• _PAGE EXTRACT_:
Thursday, April 3, 2008

This House Is Pooped

originally published in the Hartford Advocate May 10, 2007

This House Is Pooped

Tax assessor gives new meaning to the term "home improvement"

By Jennifer Abel

Want to double the value of your house? It’s easy: Just flood your basement with raw sewage and soak a couple hundred gallons of heating oil into the foundation. This advice sounds counterproductive — few realty agents will say, "Add some toxic waste" when you ask, "How can I make my house more valuable?" Yet, if West Hartford’s tax assessments are accurate, Linda Gilnite’s modest home nearly doubled in value after a sewer-main failure gave it the poop-and-goop treatment.

Gilnite lives with her sister and elderly mother in a tidy Cape house at the bottom of a hill on Elmfield Street. It’s a pretty place on a sunny May afternoon, with neat little houses surrounded by green springtime lawns. But it didn’t look so lovely in October 2005, when a week-long storm dropped over a foot of rain, far more than the town’s sewage system — run by the Metropolitan District Commission — could handle. So one night the sewer main belched its contents all over Elmfield Street and the houses lining it.

The droning sound of generators roused the Gilnites from sleep. "My sister got out of bed, opened the cellar door, and saw four feet of — she thought water," Gilnite recalled. "We didn’t know it was raw sewage."

(Stored data)
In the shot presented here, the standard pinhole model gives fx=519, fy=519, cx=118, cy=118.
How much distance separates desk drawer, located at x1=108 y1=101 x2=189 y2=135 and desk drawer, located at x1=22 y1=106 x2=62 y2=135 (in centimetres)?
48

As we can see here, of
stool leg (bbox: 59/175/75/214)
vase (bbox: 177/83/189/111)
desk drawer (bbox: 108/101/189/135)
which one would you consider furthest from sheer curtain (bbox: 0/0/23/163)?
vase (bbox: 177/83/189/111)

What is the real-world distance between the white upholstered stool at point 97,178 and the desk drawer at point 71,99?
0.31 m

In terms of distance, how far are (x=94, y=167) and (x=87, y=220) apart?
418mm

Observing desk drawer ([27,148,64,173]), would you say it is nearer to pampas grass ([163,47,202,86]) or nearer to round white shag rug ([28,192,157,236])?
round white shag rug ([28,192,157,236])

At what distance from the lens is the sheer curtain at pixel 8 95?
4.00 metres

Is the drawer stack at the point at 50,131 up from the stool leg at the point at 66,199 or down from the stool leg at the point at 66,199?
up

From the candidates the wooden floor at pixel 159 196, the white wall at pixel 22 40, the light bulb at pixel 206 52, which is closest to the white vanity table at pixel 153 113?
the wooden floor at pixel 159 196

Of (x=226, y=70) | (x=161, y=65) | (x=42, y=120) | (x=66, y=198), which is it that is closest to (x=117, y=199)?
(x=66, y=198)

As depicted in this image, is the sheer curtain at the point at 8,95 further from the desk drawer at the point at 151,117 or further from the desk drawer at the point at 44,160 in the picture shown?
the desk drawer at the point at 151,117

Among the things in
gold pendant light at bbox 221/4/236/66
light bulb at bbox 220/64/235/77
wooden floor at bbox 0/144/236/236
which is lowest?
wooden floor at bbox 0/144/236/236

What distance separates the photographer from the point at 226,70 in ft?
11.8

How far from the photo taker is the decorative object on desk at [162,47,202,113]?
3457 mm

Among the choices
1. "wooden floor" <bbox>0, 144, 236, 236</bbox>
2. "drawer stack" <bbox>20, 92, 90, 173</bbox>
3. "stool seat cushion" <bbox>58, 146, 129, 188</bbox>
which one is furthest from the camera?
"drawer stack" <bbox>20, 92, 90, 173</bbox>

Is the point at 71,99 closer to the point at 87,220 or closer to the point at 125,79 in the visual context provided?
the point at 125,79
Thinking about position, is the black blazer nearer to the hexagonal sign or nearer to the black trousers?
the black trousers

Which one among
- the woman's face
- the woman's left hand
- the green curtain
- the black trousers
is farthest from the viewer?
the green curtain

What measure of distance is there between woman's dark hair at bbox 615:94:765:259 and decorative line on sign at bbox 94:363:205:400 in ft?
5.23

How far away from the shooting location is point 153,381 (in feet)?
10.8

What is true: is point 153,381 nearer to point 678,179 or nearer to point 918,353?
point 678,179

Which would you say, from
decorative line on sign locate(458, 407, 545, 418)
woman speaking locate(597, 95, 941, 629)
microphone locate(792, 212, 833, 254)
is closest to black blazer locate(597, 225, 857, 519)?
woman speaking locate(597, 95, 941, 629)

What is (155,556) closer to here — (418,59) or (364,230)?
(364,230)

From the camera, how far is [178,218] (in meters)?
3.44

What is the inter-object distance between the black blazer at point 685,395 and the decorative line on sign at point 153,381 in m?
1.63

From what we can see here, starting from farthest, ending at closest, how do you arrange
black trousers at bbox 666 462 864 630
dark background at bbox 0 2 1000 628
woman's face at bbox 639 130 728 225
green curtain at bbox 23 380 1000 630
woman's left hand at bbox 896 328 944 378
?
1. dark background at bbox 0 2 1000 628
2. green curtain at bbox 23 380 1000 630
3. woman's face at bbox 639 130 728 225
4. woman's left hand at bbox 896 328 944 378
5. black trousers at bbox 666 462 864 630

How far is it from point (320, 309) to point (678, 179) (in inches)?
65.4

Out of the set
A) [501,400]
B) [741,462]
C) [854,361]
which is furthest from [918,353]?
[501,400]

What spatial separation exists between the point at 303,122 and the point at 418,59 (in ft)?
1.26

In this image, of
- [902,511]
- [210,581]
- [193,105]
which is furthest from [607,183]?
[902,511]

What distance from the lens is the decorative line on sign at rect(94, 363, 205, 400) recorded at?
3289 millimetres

• _PROBLEMS TO WORK ON_:
1. According to the article about the West Hartford sewage flood, why did the sewer main spill onto Elmfield Street in October 2005?
2. List every date in the sewage flood article that includes a year.
3. Continue the article about the West Hartford sewage flood for a few paragraphs, picking up after Gilnite's account of her sister opening the cellar door.

• _RESULTS BY TASK_:
1. A week-long storm dropped over a foot of rain. That was far more than the town's sewage system, run by the Metropolitan District Commission, could handle, so the sewer main overflowed onto the street and the houses along it.

2.
- Thursday, April 3, 2008
- May 10, 2007
- October 2005

3.
The water people flush down their toilets (and whatever they added to that water beforehand) flooded Gilnite’s basement. The fire department came out to help Elmfield residents pump out their basements, but couldn’t do much for the Gilnites. "They started pumping our basement when they thought it was water, but stopped when they realized it was raw sewage."

The filthy water kept rising, completely filling Gilnite’s basement and seeping onto the first floor. And it toppled Gilnite’s heating-oil tank, so at least a hundred gallons floated atop the muck.


Gilnite is still fighting the MDC over just how much compensation she is owed. But for now, she and her family have a more immediate concern: property taxes. Last October, one year after the flood, West Hartford did a townwide reassessment to determine the taxable value of property in town. In October 2005, before the sewage flooded her basement, Gilnite’s house was assessed at $72,870, for tax purposes. By October 2006 that changed to $138,400.

But in reality: "My house is worth nothing," Gilnite said. This isn’t just her opinion; a Realtor gave her a written estimate saying the house could sell for just over $200,000 — after it’s decontaminated. Until then, there’s no point even sticking a "For Sale" sign in the yard.
So Gilnite went to town hall to appeal her case to the Board of Assessment Appeals. "The assessor kept scratching out prices," Gilnite recalled. "He said he didn’t know how much to say the house was worth."

Gilnite didn’t have a copy of this document on hand, so last week she went to town hall to get a copy. Everybody in the assessor’s office was friendly and helpful to Gilnite and any media representatives with her, but the document wasn’t in her file.

"How convenient," Gilnite said suspiciously. But half an hour later, after she’d returned home, someone called to tell her that, while the original document couldn’t be found, a scanned copy of it was available. It’s a little hard to read, the way copies of copies usually are, but you can make out the words "The house is contaminated and unsellable."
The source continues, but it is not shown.